## BEGIN Passage
Sharing a windows VM is probably out of the question for me in terms of effort, however, maybe someone has a Windows VM int he cloud they can share with this problem exhibited.

truedat101 commented 6 years ago

I guess another question is, is there a command line version of the install possible (so I can capture log output), and share that?

msarahan commented 6 years ago

You can run the installer in silent mode from the command line. https://conda.io/docs/user-guide/install/index.html#installing-in-silent-mode

There is no log that I know of. NSIS is not nice that way. You should try to use procmon on the installer as it runs.

truedat101 commented 6 years ago

Does the installer require an existing Python installation? I've noticed on the machine in question, it is installed for one user, not all users, and I've seen this sort of problem pop up on other installers. There are a lot of variables here: existing 2.7 python, python 3 presence (or not), 32bit or 64 bit python, installed in user local or installed in ProgramFiles or wherever it likes to put it for all users, and then whether installs were done with Admin elevated permissions (required for all user installation).

truedat101 commented 6 years ago

I'll try the command line install, but it sounds like NSIS doesn't provide an install log. I've used it a bit directly, but it sounds like it is limited.

msarahan commented 6 years ago

Our installer does not require other python - it includes it. In the past, other python installations sometimes interfered. We tried to improve that in the 5.2 installer by forcing a much more constrained PATH for the installer process that installs shortcuts. Other pythons may still interfere.
## END Passage
## BEGIN Given entries
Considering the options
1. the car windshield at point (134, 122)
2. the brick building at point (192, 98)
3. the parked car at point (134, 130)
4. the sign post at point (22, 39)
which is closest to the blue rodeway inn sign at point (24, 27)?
## END Given entries
## Task requirements
A - In the installer thread, rewrite the passage starting at "Does the installer" and ending at "all user installation).", changing "ProgramFiles" to "Program Files".
B - What did the 5.2 version change, according to the installer thread?
C - Please continue the installer thread from its last sentence.
The data can be skipped; none of it is needed here.

## Task-by-task answers
A -
Does the installer require an existing Python installation? I've noticed on the machine in question, it is installed for one user, not all users, and I've seen this sort of problem pop up on other installers. There are a lot of variables here: existing 2.7 python, python 3 presence (or not), 32bit or 64 bit python, installed in user local or installed in Program Files or wherever it likes to put it for all users, and then whether installs were done with Admin elevated permissions (required for all user installation).

B - It forces a much more constrained PATH for the installer process that installs shortcuts.

C -
truedat101 commented 6 years ago

So that might be the problem, I've got another Python installed, and you probably have to expect that most people will need python on their dev systems for other purposes. It appears there is a way to register the Anaconda python as the python to use, however, if this is required, it shouldn't be an option. But if Anaconda modifies the system's python, that can be a problem.

truedat101 commented 6 years ago

I'll retest another go around to see if one of these variants works with 5.2.0.

shrokmel commented 6 years ago

I find it hard to believe that having an existing Python version interferes with including Anaconda Navigator on the Start Up menu. Is there somewhere in the installation folder where these executables for ipython-notebook, jupyter-notebook, Anaconda Navigator etc. exist? If this is the case, it might be a simple matter of adding it to the Start Up menu.

msarahan commented 6 years ago

If you find it hard to believe, then uninstall your existing Python and try again.

You can force reinstallation of shortcuts from Anaconda Prompt:

conda install -f notebook anaconda-navigator

Note that if you installed for all users, you need to use an elevated prompt (right-click Anaconda Prompt and say "run as admin")

shrokmel commented 6 years ago

I've only installed Python and Anaconda for myself. After installing Anaconda, conda isn't even recognised in Anaconda Prompt. I tried to add folders to the $PATH, to no avail. @truedat101 do you also have this issue?

truedat101 commented 6 years ago

This is not the first piece of python software where I've found installers getting confused. Another python guy I work with handed me an installer, and I found it ran into a variety of problems that he'd never tested for because of differences in how he managed paths and dealing with the multi-python challenge. @msarahan where is conda in the path? Should I find it under the Anaconda3 install path?

Sorry for making a big deal out of this, but I'm teaching my Son python programming, and he is following some online training. Unfortunately for someone who doesn't do this as a profession (yet) he can't navigate small challenges like installation differences (he's expecting Anaconda Navigator in the start menu). I'll see if I can patch the installation with the conda command.

truedat101 commented 6 years ago

@shrokmel I am reinstalling but I am going to make Anaconda the system python, and also adding it to the path via the installer.

shrokmel commented 6 years ago

I will try and uninstall all existing Python and try again as suggested - but I can now confirm that I'm having the same issue with both Anaconda2 and Anaconda3. And, I second @truedat101 - @msarahan can you tell us where is conda in the path? (Thank you very much for your help and time, btw! I don't know if I came off snarky earlier :-S)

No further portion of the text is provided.